The long walk to enterprise mobility
South Africa has always struggled to keep abreast of global trends such as enterprise mobility and remote working due to the lack of high-speed Internet access to users outside the office.
This is according to Robert Gilmour, MD of RSAWeb, who will speak at the ITWeb Enterprise Mobility conference on 21 and 22 April at Vodaworld, Midrand. The event focuses on the financial, security, and IT implications of implementing an enterprise mobility strategy.
Gilmour says times are changing, and remote personnel now have enough connectivity to work effectively. However, he states that the IT systems required to work effectively outside the office are not yet in place in most enterprises.
“The South African corporate mindset has to change in order to promote mobile working. Many corporates have a very conservative IT approach and do not permit data to leave the confines of the firewall.” He says this needs to change along with HR policies in order to enable more remote working.
[EMBEDDED]According to Gilmour, the uptake of enterprise mobility in the developed world is setting a trend towards mobility, to increase efficiency and reduce costs associated with operating an office environment.
He adds that the developing world has the same objectives, but that it takes longer to achieve similar IT platforms, as Internet bandwidth standards are required for many companies to work efficiently outside the office.
“Many of the existing solutions are bespoke from a corporate perspective, and are often extensions of an in-house CRM or enterprise management system,” notes Gilmour.
“There are a number of software-as-a-service applications built specifically to address the enterprise mobility need.

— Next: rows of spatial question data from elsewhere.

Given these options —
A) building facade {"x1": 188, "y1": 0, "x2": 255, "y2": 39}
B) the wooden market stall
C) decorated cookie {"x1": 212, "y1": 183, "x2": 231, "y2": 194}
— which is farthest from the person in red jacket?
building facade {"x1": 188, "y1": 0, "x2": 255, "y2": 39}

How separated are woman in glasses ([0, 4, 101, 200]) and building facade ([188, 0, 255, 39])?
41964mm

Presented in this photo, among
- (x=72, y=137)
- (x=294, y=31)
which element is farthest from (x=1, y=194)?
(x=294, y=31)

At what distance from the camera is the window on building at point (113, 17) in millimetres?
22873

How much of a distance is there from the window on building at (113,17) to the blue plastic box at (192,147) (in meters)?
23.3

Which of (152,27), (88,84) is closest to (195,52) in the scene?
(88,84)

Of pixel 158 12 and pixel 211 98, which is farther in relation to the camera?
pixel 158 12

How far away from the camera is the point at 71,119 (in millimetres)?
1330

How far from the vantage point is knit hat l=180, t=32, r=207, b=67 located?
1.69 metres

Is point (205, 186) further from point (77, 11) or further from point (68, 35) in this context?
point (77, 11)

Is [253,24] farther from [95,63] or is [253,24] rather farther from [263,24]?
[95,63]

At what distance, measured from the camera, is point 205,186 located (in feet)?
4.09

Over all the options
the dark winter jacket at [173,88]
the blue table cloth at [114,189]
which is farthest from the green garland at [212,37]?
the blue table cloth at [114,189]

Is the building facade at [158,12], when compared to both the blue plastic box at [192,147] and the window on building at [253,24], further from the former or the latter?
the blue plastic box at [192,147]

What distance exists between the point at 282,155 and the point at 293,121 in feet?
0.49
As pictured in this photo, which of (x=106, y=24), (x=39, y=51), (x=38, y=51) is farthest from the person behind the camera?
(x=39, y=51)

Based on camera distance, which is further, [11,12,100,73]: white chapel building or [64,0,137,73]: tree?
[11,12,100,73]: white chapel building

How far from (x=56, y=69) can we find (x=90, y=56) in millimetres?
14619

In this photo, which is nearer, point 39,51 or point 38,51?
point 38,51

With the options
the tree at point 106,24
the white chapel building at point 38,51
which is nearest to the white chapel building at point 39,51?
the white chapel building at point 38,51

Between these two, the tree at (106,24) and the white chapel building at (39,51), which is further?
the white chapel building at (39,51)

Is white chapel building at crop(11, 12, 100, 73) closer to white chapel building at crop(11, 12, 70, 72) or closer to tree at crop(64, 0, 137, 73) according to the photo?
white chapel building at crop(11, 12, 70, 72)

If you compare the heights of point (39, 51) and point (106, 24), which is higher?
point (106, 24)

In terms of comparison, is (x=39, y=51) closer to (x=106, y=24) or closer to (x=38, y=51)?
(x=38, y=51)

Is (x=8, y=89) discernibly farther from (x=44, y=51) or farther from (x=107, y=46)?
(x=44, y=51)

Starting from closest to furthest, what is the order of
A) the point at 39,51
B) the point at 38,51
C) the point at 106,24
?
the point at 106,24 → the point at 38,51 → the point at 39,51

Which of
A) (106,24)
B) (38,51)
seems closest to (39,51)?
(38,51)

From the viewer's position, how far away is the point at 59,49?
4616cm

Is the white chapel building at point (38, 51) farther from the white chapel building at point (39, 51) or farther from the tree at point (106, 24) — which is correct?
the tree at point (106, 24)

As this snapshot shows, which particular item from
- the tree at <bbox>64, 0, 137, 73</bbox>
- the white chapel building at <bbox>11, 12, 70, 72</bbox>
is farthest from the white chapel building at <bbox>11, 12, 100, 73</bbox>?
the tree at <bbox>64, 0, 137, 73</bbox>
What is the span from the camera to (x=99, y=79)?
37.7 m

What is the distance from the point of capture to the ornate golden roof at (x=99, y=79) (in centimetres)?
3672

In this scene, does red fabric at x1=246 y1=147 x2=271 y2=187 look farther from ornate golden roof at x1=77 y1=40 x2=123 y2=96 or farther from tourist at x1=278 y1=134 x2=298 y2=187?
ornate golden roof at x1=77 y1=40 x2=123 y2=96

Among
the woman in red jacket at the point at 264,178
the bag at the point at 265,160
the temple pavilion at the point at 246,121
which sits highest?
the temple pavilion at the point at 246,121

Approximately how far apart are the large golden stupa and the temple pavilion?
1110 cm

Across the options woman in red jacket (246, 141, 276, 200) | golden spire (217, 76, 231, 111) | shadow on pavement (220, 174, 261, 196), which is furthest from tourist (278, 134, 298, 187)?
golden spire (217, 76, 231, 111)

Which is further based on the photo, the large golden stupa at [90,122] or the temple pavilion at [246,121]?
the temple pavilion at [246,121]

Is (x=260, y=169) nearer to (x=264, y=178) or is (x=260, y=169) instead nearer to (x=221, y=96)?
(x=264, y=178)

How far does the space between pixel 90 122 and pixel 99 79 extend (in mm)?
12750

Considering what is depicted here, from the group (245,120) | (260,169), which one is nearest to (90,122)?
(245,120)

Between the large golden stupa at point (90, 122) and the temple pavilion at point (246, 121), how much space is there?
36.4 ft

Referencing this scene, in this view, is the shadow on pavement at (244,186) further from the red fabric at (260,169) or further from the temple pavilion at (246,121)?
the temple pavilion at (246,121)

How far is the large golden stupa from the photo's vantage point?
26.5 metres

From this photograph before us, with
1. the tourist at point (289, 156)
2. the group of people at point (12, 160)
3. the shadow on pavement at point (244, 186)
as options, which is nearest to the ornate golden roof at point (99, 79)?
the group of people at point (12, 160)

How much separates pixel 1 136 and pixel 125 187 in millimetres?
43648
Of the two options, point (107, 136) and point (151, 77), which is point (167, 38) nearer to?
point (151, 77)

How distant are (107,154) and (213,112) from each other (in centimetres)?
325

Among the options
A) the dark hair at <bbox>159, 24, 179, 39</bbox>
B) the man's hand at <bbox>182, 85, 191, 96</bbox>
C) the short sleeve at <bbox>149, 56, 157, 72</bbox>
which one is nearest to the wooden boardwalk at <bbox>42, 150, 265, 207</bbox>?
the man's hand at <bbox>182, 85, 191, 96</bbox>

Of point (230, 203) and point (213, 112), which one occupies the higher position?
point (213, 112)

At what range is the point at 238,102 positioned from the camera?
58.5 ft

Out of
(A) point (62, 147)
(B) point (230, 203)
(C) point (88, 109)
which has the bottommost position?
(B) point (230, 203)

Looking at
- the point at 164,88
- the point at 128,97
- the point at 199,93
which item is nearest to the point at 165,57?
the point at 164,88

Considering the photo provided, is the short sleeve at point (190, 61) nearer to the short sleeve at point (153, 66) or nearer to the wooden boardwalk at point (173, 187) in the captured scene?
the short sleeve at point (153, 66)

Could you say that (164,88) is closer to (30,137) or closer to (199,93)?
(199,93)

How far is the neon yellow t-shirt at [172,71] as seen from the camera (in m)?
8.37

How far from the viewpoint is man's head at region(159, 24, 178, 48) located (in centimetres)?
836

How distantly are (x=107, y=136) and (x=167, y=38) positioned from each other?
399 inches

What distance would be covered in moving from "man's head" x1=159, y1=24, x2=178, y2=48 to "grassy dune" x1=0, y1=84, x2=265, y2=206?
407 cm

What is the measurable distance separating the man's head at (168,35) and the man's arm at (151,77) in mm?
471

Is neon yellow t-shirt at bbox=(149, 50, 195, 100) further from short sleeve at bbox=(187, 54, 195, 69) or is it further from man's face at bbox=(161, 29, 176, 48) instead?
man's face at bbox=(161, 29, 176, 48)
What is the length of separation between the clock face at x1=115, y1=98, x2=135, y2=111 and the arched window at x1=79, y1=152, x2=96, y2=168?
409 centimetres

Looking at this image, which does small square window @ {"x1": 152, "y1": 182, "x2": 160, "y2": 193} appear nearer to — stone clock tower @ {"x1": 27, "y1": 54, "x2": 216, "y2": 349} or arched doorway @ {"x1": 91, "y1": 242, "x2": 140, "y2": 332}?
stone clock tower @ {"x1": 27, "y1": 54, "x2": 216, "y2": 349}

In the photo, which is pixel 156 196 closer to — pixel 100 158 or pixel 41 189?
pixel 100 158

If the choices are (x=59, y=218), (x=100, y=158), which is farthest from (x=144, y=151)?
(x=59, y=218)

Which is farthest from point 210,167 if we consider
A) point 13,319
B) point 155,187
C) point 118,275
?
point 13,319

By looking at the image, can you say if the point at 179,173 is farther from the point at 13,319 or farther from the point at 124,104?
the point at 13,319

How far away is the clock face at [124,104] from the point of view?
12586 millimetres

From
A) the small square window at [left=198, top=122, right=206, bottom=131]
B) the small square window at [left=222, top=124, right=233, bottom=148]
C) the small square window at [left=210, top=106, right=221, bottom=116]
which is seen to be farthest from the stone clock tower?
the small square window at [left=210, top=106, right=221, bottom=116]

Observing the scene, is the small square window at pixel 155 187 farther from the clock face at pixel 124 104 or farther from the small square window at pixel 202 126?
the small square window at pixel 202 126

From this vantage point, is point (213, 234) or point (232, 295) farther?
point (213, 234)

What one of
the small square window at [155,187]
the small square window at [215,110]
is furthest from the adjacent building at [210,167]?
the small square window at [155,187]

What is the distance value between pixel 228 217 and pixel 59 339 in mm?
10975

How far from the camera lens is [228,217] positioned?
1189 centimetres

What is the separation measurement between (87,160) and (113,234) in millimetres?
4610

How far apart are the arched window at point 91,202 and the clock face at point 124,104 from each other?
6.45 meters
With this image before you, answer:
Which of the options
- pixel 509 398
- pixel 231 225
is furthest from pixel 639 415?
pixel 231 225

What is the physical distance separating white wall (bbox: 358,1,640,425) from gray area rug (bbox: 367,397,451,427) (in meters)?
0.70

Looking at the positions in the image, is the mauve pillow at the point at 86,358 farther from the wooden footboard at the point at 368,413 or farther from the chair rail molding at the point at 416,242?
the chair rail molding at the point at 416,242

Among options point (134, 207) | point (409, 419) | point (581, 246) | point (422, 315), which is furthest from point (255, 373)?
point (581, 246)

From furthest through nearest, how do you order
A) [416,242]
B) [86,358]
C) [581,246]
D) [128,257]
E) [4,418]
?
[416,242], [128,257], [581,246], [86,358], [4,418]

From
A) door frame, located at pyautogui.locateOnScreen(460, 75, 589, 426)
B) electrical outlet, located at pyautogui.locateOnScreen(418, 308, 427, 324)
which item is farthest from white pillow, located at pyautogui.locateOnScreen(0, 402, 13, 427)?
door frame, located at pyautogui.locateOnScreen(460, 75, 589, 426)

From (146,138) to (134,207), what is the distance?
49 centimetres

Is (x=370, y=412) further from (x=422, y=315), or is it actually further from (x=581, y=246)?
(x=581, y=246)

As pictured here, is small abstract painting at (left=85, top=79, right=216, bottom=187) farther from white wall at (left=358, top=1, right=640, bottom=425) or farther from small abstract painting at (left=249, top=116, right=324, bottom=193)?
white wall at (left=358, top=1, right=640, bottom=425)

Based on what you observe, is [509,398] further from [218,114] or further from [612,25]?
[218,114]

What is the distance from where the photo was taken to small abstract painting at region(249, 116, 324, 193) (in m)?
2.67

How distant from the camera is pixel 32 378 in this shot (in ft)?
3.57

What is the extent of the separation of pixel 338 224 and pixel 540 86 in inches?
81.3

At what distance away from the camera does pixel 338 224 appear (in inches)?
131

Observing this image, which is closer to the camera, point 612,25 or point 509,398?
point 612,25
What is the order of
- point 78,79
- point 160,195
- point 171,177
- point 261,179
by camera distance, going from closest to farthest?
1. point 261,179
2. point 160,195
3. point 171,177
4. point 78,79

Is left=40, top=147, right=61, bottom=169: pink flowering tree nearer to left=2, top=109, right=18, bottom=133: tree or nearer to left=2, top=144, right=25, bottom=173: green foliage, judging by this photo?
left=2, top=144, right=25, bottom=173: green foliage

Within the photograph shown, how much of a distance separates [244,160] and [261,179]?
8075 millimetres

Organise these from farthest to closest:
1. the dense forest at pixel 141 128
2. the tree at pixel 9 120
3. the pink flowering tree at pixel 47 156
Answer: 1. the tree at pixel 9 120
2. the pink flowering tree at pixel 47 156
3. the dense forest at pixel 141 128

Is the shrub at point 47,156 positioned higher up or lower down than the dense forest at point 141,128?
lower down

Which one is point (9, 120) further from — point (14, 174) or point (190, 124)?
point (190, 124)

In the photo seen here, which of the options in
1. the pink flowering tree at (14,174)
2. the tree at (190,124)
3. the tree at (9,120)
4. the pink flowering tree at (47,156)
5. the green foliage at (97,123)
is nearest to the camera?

Many of these seek to address the problem of collaboration, remote project management, or CRM,” he says.
“They often fill in the gaps created by not being in the office and keep the whole team informed while away, often including mobile, iPhone and Web-specific applications, enabling their use on multiple platforms.”
Help or hindrance?
“The recession has both helped and hindered the movement to enterprise mobility,” says Gilmour. He points out that the recession has made companies more cost-conscious, forcing them to analyse cost structures in order to seek out efficiency.
“Certain costs can be reduced if employees are allowed to work from home or remotely, and efficiency can be increased when the correct processes and systems are implemented properly.”
Gilmour concludes that it is difficult to achieve an effective mobility programme in any enterprise, as it requires the correct IT systems to be in place. The recession has put a strain on budgets, which affects the budget for IT systems, ultimately hindering its adoption.